What this task involves
Can you put the lines of the data below into a numbered list, leaving out blank lines? Begin at the line that has "Is point (298, 193)" and continue through the last line of the data.

··· Dataset content ···

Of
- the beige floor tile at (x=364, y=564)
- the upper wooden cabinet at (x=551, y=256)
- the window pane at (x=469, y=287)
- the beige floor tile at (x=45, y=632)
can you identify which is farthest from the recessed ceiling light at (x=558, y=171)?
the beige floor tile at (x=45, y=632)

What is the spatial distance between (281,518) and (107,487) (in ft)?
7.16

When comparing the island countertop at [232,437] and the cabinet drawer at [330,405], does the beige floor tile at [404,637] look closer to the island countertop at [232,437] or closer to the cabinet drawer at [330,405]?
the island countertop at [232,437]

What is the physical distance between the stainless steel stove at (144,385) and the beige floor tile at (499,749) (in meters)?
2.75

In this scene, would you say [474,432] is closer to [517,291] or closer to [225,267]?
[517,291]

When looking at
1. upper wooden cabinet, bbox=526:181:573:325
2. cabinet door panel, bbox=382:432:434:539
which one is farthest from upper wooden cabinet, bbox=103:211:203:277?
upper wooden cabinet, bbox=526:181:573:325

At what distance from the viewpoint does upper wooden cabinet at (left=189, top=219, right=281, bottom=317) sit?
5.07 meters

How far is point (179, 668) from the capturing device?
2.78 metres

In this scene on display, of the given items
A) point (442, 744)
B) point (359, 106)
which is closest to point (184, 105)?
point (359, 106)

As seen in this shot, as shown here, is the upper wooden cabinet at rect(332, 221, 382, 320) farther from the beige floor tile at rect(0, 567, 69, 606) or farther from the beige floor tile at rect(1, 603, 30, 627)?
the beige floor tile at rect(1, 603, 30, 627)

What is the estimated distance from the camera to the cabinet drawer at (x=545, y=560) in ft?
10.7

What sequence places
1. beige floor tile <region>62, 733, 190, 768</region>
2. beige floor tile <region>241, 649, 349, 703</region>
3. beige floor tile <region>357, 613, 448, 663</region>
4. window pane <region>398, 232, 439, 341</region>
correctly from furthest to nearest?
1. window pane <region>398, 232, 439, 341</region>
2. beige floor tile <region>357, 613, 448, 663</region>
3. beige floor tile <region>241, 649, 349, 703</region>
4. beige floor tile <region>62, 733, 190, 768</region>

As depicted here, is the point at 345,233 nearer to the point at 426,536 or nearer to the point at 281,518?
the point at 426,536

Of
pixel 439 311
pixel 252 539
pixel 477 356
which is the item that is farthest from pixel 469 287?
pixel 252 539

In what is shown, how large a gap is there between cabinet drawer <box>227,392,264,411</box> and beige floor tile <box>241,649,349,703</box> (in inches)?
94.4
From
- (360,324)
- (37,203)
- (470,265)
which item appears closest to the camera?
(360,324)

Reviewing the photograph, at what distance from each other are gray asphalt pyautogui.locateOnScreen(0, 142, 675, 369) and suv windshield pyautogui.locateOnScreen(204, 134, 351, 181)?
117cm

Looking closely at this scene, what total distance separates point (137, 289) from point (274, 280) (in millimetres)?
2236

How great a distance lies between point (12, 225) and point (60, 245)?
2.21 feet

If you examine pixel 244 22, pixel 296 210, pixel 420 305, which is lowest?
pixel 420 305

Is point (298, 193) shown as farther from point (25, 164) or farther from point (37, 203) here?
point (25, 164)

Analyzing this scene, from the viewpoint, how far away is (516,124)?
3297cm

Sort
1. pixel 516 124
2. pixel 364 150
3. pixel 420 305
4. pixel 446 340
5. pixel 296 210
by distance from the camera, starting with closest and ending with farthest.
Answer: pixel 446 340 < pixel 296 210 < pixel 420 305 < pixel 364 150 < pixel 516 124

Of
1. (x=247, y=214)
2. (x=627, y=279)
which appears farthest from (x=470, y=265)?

···

Output for this exercise
1. Is point (298, 193) shown as farther from point (25, 164) or farther from point (37, 203) here?
2. point (25, 164)
3. Analyzing this scene, from the viewpoint, how far away is (516,124)?
4. 3297cm
5. Sort
6. 1. pixel 516 124
7. 2. pixel 364 150
8. 3. pixel 420 305
9. 4. pixel 446 340
10. 5. pixel 296 210
11. by distance from the camera, starting with closest and ending with farthest.
12. Answer: pixel 446 340 < pixel 296 210 < pixel 420 305 < pixel 364 150 < pixel 516 124
13. Of
14. 1. (x=247, y=214)
15. 2. (x=627, y=279)
16. which appears farthest from (x=470, y=265)?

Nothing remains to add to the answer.